Data for the task:

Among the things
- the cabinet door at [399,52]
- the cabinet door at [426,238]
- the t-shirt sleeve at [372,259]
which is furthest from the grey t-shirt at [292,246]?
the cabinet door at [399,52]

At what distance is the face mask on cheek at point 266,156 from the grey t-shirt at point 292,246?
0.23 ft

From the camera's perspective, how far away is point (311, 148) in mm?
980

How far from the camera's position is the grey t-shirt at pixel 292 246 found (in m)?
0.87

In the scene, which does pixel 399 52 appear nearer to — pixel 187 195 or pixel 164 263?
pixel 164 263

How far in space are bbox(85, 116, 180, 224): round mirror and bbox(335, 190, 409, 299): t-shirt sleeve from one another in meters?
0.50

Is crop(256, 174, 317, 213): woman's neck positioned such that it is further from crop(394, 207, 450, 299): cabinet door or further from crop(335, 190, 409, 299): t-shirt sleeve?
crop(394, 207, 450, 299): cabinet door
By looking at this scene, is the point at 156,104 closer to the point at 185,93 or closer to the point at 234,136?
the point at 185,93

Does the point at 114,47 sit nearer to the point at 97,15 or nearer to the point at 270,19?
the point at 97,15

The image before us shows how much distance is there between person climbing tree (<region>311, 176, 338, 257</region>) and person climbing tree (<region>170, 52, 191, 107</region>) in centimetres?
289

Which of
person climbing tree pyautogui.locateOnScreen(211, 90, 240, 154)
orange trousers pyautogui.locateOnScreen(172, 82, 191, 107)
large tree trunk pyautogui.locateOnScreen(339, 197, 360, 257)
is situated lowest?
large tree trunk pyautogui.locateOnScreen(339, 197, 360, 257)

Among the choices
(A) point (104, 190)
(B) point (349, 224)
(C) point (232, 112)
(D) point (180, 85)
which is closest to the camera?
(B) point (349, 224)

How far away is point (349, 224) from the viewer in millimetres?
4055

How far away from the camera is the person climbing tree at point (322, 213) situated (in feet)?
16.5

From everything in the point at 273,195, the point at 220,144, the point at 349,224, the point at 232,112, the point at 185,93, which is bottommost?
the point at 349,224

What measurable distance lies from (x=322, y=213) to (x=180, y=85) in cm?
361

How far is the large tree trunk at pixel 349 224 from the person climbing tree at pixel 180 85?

What is being asked: Copy word for word every line from the one that contains "Does the point" through the end of the entries.

Final result:
Does the point at 114,47 sit nearer to the point at 97,15 or nearer to the point at 270,19?
the point at 97,15

The image before us shows how much distance is there between person climbing tree (<region>311, 176, 338, 257</region>) and person climbing tree (<region>170, 52, 191, 107</region>) in centimetres?
289

Which of
person climbing tree pyautogui.locateOnScreen(211, 90, 240, 154)
orange trousers pyautogui.locateOnScreen(172, 82, 191, 107)
large tree trunk pyautogui.locateOnScreen(339, 197, 360, 257)
is situated lowest?
large tree trunk pyautogui.locateOnScreen(339, 197, 360, 257)

Among the choices
(A) point (104, 190)
(B) point (349, 224)
(C) point (232, 112)
(D) point (180, 85)
which is closest to the camera?
(B) point (349, 224)

How far away is point (349, 224) from the viewer in millimetres?
4055

How far away from the camera is the person climbing tree at point (322, 213) situated (in feet)?
16.5

From everything in the point at 273,195, the point at 220,144, the point at 349,224, the point at 232,112, the point at 185,93, which is bottommost?
the point at 349,224

What measurable distance lies from (x=322, y=213) to (x=180, y=85) in cm?
361

How far is the large tree trunk at pixel 349 224 from the person climbing tree at pixel 180 85?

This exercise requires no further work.